**GIVEN ENTRIES**.
## BEGIN
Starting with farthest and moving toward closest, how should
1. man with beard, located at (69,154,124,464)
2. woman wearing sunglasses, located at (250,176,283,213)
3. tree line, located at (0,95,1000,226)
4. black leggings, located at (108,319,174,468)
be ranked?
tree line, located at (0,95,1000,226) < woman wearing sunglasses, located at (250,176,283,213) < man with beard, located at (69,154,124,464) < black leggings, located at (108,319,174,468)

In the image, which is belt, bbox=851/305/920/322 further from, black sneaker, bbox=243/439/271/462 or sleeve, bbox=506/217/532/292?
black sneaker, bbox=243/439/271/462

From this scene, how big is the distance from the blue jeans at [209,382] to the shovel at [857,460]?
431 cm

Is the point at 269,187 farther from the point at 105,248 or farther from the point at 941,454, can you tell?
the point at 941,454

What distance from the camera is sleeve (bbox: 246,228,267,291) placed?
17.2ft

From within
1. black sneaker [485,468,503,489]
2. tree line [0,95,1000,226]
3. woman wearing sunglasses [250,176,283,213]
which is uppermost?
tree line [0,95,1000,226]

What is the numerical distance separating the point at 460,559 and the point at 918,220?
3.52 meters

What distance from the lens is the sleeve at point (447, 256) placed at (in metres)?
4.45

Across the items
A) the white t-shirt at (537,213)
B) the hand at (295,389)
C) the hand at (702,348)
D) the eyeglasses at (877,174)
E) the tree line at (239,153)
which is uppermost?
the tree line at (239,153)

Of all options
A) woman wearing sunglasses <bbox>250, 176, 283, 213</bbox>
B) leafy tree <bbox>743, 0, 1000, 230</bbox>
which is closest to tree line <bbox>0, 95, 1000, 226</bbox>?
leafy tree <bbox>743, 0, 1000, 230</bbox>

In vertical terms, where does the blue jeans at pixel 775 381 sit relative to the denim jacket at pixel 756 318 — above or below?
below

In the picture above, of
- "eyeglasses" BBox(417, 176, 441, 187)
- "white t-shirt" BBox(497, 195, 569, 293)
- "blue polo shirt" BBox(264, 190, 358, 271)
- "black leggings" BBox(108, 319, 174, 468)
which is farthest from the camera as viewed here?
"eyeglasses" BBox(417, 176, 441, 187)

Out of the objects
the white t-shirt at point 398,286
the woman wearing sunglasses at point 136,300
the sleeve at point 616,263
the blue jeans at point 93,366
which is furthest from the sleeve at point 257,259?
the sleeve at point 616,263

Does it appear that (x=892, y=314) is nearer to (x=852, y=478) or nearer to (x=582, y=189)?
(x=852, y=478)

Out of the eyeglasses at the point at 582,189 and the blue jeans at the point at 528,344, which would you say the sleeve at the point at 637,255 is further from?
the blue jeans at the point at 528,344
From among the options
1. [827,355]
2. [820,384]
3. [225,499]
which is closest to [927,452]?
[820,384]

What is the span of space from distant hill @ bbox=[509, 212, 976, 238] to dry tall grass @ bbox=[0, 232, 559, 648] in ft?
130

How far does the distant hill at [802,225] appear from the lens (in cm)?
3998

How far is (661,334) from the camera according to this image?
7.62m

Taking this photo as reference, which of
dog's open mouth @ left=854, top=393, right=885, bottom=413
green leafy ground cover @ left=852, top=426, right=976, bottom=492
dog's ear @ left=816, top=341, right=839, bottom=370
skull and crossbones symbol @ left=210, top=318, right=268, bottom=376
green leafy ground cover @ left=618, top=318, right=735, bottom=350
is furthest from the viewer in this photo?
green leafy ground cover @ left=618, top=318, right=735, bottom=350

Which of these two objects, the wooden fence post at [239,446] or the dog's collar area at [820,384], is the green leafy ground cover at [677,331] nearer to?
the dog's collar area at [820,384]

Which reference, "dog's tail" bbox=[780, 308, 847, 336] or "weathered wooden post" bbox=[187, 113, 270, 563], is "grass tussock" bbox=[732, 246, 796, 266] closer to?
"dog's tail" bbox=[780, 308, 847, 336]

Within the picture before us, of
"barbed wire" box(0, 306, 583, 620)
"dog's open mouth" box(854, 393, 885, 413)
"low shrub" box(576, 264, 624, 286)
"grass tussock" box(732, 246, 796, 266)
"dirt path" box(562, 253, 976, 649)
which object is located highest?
## END
**WHAT YOU NEED TO DO**.
Starting with the line that contains "Within the picture before us, of", copy the material verbatim through its final line.

**SOLUTION TO THE PROBLEM**.
Within the picture before us, of
"barbed wire" box(0, 306, 583, 620)
"dog's open mouth" box(854, 393, 885, 413)
"low shrub" box(576, 264, 624, 286)
"grass tussock" box(732, 246, 796, 266)
"dirt path" box(562, 253, 976, 649)
which object is located highest?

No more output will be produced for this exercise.